== Excerpt ==
*****

This is why I used to love 7 card stud. I could calculate those odds. Three of your suit out on third? Don’t go for it. Count as you go. Know the odds to each street. Know if the your opponent can likely hit his flush draw. Know if your full house is bigger than his full house. I raised a player to his last $5 chip because I had that information. Then he still got mad and rude. I thought I was being nice letting him keep that chip.
Curious, Is there a place on this site where I can find a list of statistics similar to ones stated above?
Hi, Mark —
A complete set of poker odds will be included soon. They already exist at the previous Poker1 site and will be transferred here to the new Poker1 prior to our official opening.
Thanks for making your first comment and joining our Poker1 family.
Please tweet when they are posted. thanks!

*****

[A set of data]
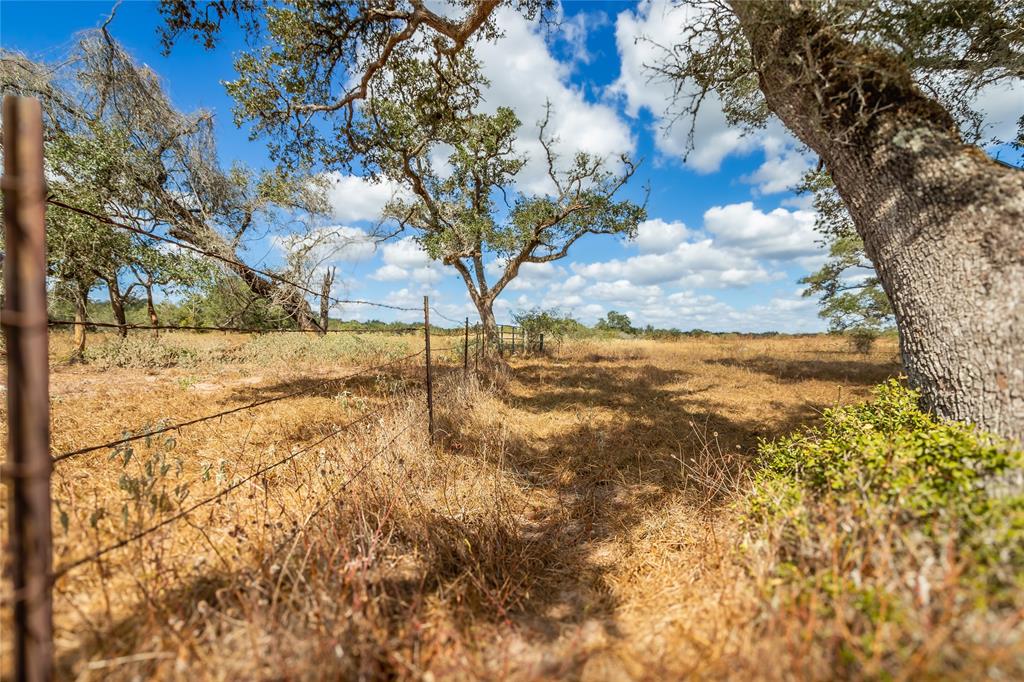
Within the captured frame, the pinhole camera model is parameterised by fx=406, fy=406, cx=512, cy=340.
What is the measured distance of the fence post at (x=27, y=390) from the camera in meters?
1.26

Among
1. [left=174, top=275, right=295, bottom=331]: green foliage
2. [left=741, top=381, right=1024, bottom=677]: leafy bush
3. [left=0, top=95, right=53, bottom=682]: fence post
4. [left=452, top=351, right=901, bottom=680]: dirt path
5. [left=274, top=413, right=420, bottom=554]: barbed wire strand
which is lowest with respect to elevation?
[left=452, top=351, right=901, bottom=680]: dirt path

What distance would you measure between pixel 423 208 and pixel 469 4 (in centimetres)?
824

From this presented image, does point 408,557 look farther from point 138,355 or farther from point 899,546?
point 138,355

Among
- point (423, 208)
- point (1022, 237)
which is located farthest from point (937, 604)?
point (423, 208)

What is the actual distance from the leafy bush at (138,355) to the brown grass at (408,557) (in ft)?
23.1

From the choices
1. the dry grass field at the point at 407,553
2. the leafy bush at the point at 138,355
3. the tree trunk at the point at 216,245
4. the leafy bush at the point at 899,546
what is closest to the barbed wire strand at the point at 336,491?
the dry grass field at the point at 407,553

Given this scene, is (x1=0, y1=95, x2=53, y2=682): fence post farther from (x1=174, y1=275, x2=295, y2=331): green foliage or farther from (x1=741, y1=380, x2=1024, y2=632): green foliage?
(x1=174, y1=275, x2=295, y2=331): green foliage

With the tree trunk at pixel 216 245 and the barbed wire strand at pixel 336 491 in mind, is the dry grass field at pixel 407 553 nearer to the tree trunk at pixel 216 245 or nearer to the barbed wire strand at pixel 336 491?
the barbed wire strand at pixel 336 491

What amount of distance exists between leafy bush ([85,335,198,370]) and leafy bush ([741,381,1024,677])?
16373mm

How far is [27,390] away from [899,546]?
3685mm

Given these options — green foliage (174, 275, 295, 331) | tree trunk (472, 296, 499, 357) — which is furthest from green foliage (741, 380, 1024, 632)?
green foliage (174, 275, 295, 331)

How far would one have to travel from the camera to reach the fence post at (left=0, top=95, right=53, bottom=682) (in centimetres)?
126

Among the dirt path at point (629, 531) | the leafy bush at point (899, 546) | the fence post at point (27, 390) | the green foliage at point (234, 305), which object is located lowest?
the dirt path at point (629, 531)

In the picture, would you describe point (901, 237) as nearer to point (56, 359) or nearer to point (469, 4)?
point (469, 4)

*****

== Work to do ==
1. In the poker odds thread, where does the reply to Mark say a complete set of poker odds already exists?
2. Carry the poker odds thread forward from its last post with one or two more replies.
These records have nothing to do with the poker odds thread.

== Results by task ==
1. At the previous Poker1 site.

2.
Andy Bloch is about as “wizardly” as one can get, mathematically speaking and yet I’ve played with him and watched him make some moves that made perfect mathematical sense, but were just wrong for the situation and timing. That said, never doubt that a math “wizard” knows exactly how many outs he has, what the odds are of hitting his hand and exactly what your bet sizing means. My experience is that the only safe place at a table with Andy Bloch is immediately to his left. That tends to negate his mathematical superiority and sort of level the playing field. I've also learned not to listen to Mike or Andy at the table. They will dazzle you with their mathematical acumem and talk you right into doing something that you later recognize was stupid. Just saying.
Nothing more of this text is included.